(Stored items from a collection)
◆ ◆ ◆ ◆ ◆

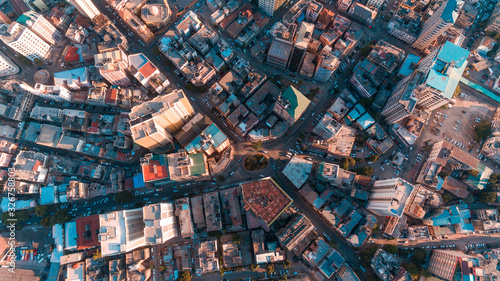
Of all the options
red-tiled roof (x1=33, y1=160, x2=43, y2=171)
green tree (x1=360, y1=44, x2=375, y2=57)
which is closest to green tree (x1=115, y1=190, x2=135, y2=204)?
red-tiled roof (x1=33, y1=160, x2=43, y2=171)

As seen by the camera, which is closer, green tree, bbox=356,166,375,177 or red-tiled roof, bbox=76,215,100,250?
red-tiled roof, bbox=76,215,100,250

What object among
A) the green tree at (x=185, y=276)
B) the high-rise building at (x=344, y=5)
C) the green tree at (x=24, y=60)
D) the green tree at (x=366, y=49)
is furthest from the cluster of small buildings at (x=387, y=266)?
the green tree at (x=24, y=60)

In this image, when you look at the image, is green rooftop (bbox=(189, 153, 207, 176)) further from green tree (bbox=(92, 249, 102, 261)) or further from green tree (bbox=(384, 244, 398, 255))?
green tree (bbox=(384, 244, 398, 255))

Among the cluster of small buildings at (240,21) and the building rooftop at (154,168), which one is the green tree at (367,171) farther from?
the building rooftop at (154,168)

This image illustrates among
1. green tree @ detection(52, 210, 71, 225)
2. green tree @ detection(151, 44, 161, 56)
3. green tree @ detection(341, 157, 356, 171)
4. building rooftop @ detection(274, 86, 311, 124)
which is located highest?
green tree @ detection(151, 44, 161, 56)

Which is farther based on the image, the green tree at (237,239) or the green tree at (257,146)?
the green tree at (257,146)

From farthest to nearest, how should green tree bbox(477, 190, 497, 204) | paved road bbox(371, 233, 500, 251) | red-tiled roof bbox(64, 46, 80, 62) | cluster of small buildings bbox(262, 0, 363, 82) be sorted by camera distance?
1. red-tiled roof bbox(64, 46, 80, 62)
2. cluster of small buildings bbox(262, 0, 363, 82)
3. paved road bbox(371, 233, 500, 251)
4. green tree bbox(477, 190, 497, 204)
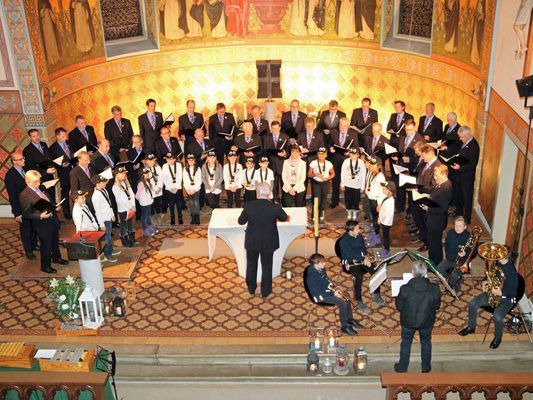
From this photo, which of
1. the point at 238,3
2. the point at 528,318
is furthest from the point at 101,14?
the point at 528,318

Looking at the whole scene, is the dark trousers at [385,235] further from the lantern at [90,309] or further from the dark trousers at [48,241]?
the dark trousers at [48,241]

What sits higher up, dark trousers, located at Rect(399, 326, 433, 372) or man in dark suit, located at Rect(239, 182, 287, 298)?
man in dark suit, located at Rect(239, 182, 287, 298)

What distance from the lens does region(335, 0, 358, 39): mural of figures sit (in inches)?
641

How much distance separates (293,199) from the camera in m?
13.2

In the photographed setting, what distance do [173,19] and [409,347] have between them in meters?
10.9

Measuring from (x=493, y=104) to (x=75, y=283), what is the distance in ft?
26.8

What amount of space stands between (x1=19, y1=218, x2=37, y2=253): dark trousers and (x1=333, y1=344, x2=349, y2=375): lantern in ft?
20.5

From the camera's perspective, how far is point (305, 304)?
35.2 feet

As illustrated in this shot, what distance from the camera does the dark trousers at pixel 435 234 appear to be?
10.9 m

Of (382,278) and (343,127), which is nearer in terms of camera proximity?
(382,278)

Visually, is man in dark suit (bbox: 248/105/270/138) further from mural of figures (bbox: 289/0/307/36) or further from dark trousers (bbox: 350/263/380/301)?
dark trousers (bbox: 350/263/380/301)

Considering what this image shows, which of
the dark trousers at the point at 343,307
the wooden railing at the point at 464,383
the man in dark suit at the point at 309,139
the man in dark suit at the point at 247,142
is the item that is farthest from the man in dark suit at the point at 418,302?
the man in dark suit at the point at 247,142

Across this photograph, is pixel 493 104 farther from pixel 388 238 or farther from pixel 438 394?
pixel 438 394

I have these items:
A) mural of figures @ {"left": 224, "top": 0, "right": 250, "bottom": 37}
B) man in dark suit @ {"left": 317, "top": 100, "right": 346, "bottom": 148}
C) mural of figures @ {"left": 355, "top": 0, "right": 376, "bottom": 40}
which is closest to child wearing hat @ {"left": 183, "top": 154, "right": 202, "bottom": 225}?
man in dark suit @ {"left": 317, "top": 100, "right": 346, "bottom": 148}
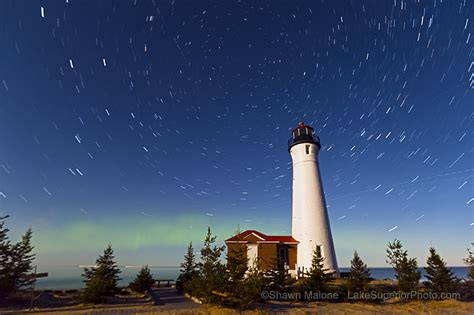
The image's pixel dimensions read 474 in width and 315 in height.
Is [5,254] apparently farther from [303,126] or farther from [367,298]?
[303,126]

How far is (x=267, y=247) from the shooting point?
2783 cm

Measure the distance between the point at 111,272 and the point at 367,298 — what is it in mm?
18961

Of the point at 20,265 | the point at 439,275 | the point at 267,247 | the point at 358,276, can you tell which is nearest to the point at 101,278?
the point at 20,265

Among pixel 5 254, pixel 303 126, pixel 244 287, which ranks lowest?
pixel 244 287

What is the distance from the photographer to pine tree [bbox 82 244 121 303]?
17.1 m

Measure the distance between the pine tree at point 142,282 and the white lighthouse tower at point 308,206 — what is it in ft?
49.1

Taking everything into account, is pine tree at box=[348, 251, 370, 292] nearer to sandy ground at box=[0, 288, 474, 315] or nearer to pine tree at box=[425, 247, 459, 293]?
sandy ground at box=[0, 288, 474, 315]

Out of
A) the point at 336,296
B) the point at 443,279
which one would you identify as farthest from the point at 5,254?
the point at 443,279

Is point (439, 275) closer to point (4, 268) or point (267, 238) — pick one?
point (267, 238)

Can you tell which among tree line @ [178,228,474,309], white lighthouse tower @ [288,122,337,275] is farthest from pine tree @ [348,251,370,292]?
white lighthouse tower @ [288,122,337,275]

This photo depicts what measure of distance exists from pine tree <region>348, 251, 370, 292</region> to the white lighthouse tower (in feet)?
19.0

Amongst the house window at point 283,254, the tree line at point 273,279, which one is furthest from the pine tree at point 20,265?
the house window at point 283,254

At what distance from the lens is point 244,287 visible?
1520cm

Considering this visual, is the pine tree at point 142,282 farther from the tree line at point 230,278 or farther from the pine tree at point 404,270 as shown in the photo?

◆ ◆ ◆ ◆ ◆

## OBJECTIVE
Rewrite the part of the records that opens with the line containing "Can you tell which among" and runs through the end of the records, replacing "pine tree" with "fir tree" and leaving everything else unchanged.

## THE COMPLETED TASK
Can you tell which among tree line @ [178,228,474,309], white lighthouse tower @ [288,122,337,275] is farthest from fir tree @ [348,251,370,292]?
white lighthouse tower @ [288,122,337,275]

This photo depicts what measure of distance exists from fir tree <region>348, 251, 370, 292</region> to the white lighthouse tower (in feet)?
19.0

Amongst the house window at point 283,254, the tree line at point 273,279, which one is furthest from the fir tree at point 20,265?
the house window at point 283,254

At what distance from the lens is point 244,287 visible?
1520cm

Considering this visual, is the fir tree at point 142,282 farther from the tree line at point 230,278 or farther from the fir tree at point 404,270 as shown in the photo?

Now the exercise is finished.